The day familiarizes participating students with web-scraping and unsupervised machine learning methods and how these approaches can be applied to research in the social sciences. In the first part of the day, we will discuss the kinds of research questions that can be addressed using online data and unsupervised techniques. We will focus on the practical challenges and benefits of using web-scraping and unsupervised learning in social research, including data processing, analysis techniques, and model interpretation. We will illustrate these approaches by discussing examples of research that use large-scale digital trace data (e.g., online platforms, or forums). We will also share practical tips and tools for building scalable scraping pipelines and choosing appropriate unsupervised methods to answer different research questions (e.g., (structural) topic modeling, sentiment analysis).

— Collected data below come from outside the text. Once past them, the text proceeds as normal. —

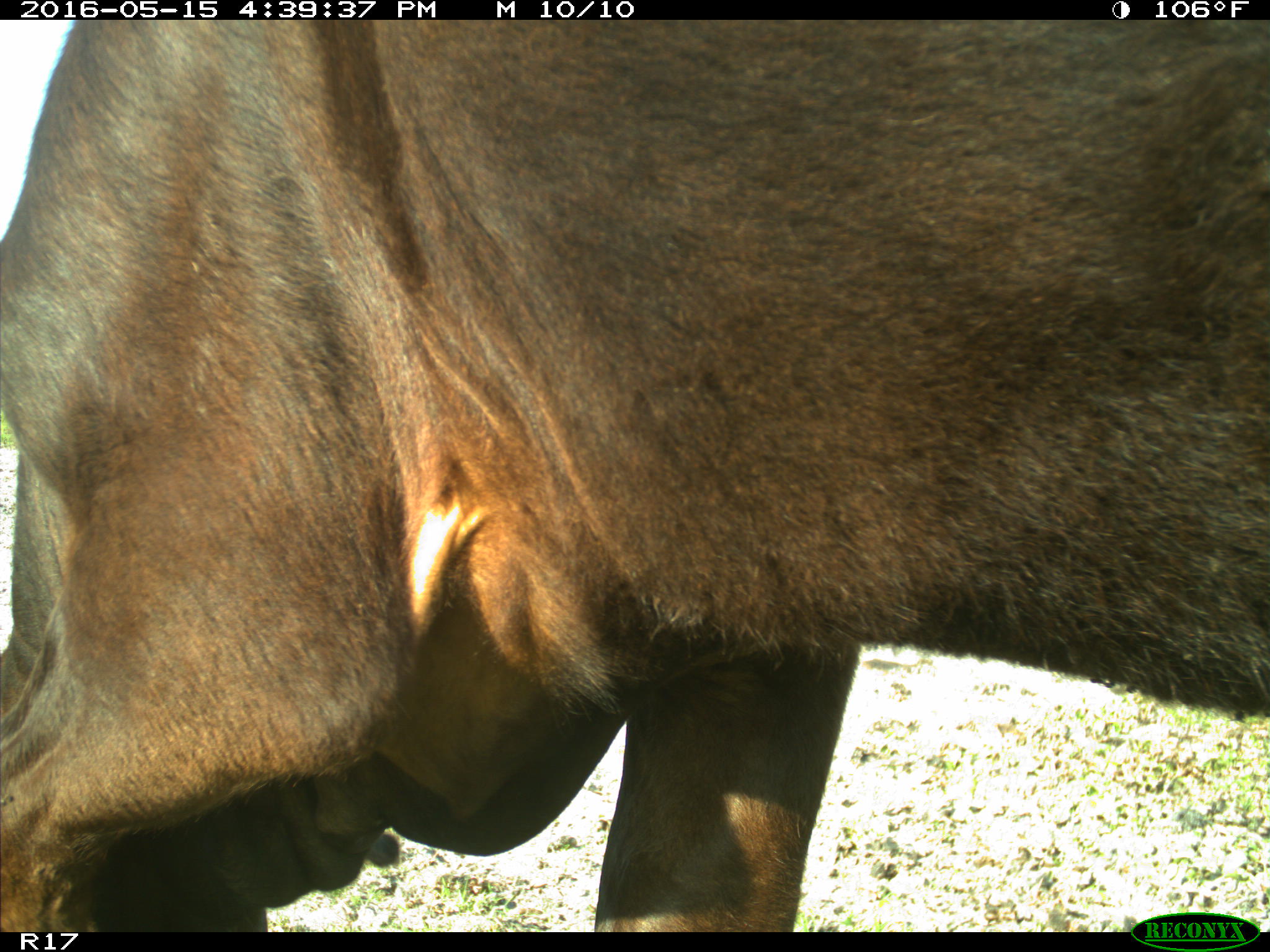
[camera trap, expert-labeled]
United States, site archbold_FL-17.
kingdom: Animalia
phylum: Chordata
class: Mammalia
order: Artiodactyla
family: Bovidae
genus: Bos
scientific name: Bos taurus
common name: domestic cow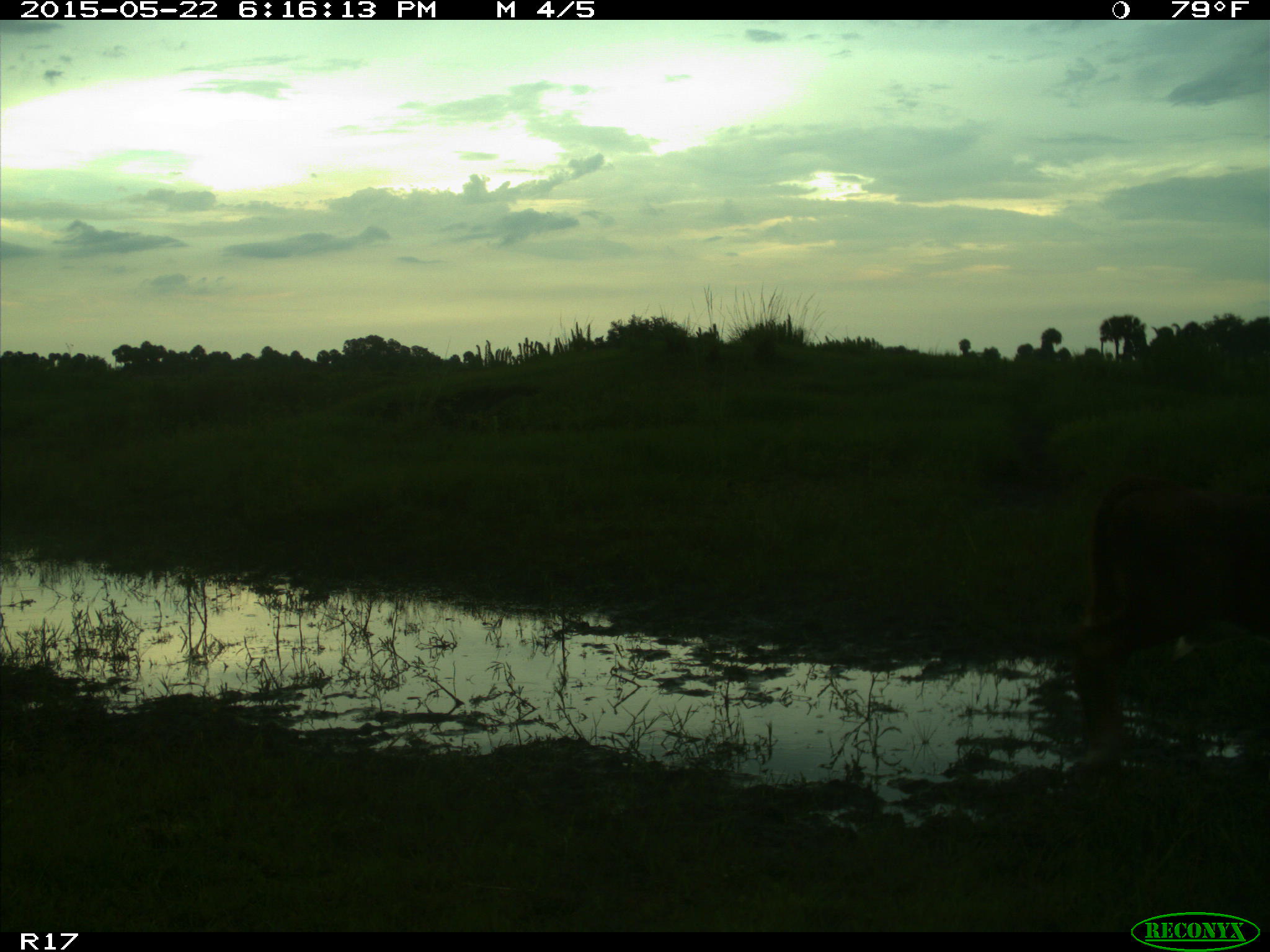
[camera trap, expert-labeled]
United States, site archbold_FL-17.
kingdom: Animalia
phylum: Chordata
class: Mammalia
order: Artiodactyla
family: Bovidae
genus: Bos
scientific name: Bos taurus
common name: domestic cow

At the end of the day, participants will form small groups to discuss how web-scraping and unsupervised machine learning could be used to answer research questions relevant to their PhD projects. During this time, each group will work on a short pitch for a research study that incorporates digital data and unsupervised methods.

Time schedule

10:15 – 10:30: Arrival and Welcome

10:30 – 12:30: Introduction to web scraping and unsupervised machine learning

12:30 – 13:00: Lunch Break

13:00 – 14:00: Applied Examples

14:00 – 14:15: Coffee Break

14:30 – 16:00: Develop your research idea in groups

16:00 – 16:45: Pitch your ideas

16:45 – 17:00: Wrap-up

17:00: Goodbye and Drinks (optional)

Learning goals

By the end of the workshop, participants will:

Understand the ethical and methodological foundations of web-scraping in social research
Gain hands-on experience with tools for collecting and cleaning online text data
Learn the principles behind common unsupervised machine learning techniques such as clustering and topic modeling
Be able to critically assess the strengths and limitations of these methods for different types of research questions
Develop a basic prototype or research idea that integrates digital data and unsupervised learning into their own work

Literature

Compulsory:

Campion, E. D., & Campion, M. A. (2025). A review of text analysis in human resource management research: Methodological diversity, constructs identified, and validation best practices. Human Resource Management Review, 35(2), 101078.
Speer, A. B., Perrotta, J., Tenbrink, A. P., Wegmeyer, L. J., Delacruz, A. Y., & Bowker, J. (2023). Turning words into numbers: Assessing work attitudes using natural language processing. Journal of Applied Psychology, 108(6), 1027.

If there are more PhDs interested in participating than available places, distribution will be based on juniority for this course. This means that we will consider who became a KLI member more recently.